### SUPPLIED MATERIAL
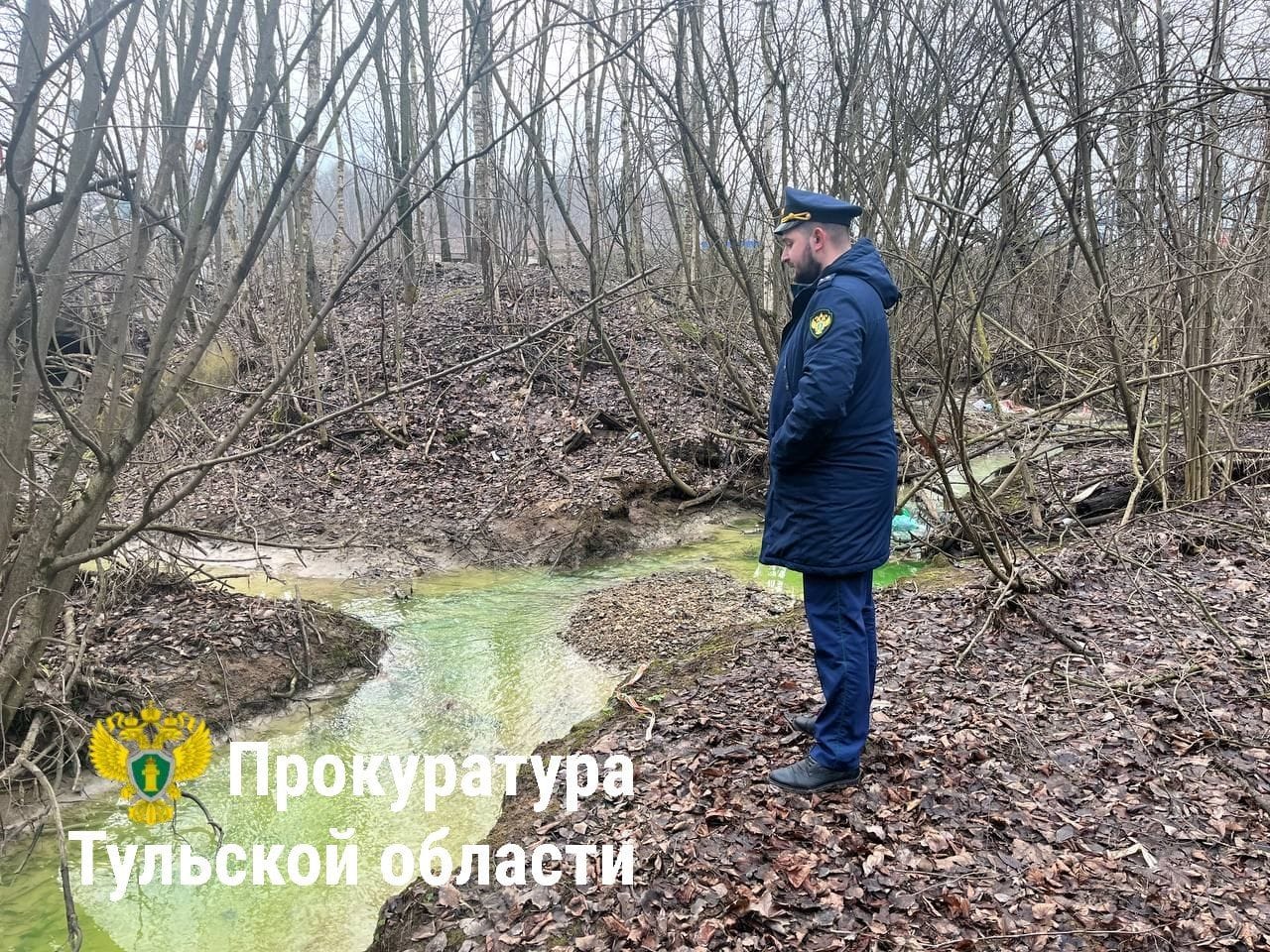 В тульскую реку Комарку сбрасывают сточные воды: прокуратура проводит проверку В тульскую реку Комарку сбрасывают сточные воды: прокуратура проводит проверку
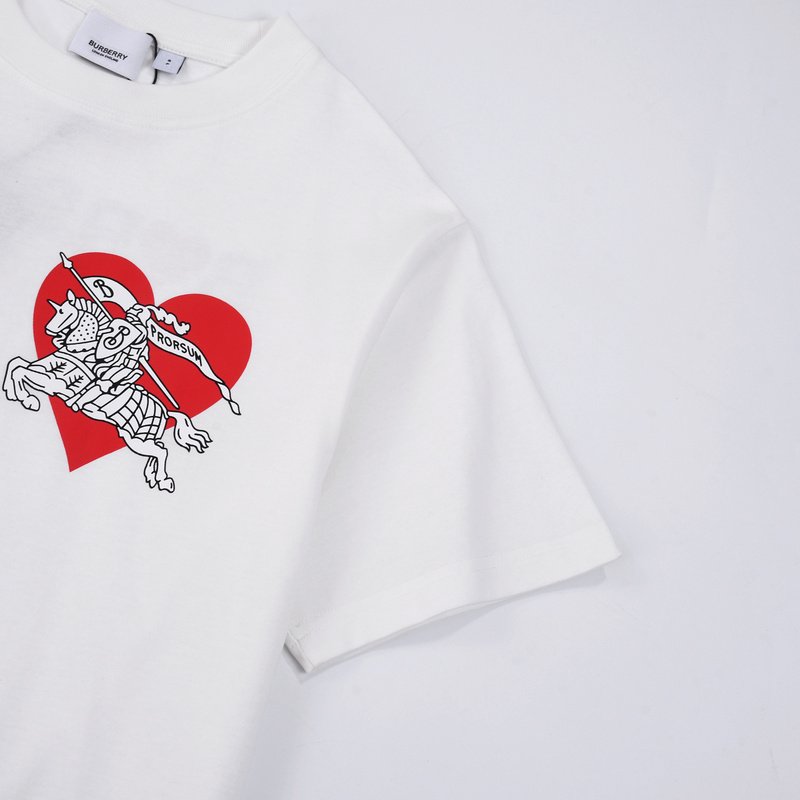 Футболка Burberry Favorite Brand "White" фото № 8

==

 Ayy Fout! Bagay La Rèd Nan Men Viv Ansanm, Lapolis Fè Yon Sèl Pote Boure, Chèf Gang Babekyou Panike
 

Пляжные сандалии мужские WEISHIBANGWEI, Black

### BRIEF
Look above for the line with "проводит проверку В" and the line with "Футболка Burberry Favorite", then restate exactly those two lines and all lines between them, with no pictures.

### ANSWER TO THE EXERCISE
 В тульскую реку Комарку сбрасывают сточные воды: прокуратура проводит проверку В тульскую реку Комарку сбрасывают сточные воды: прокуратура проводит проверку
 Футболка Burberry Favorite Brand "White" фото № 8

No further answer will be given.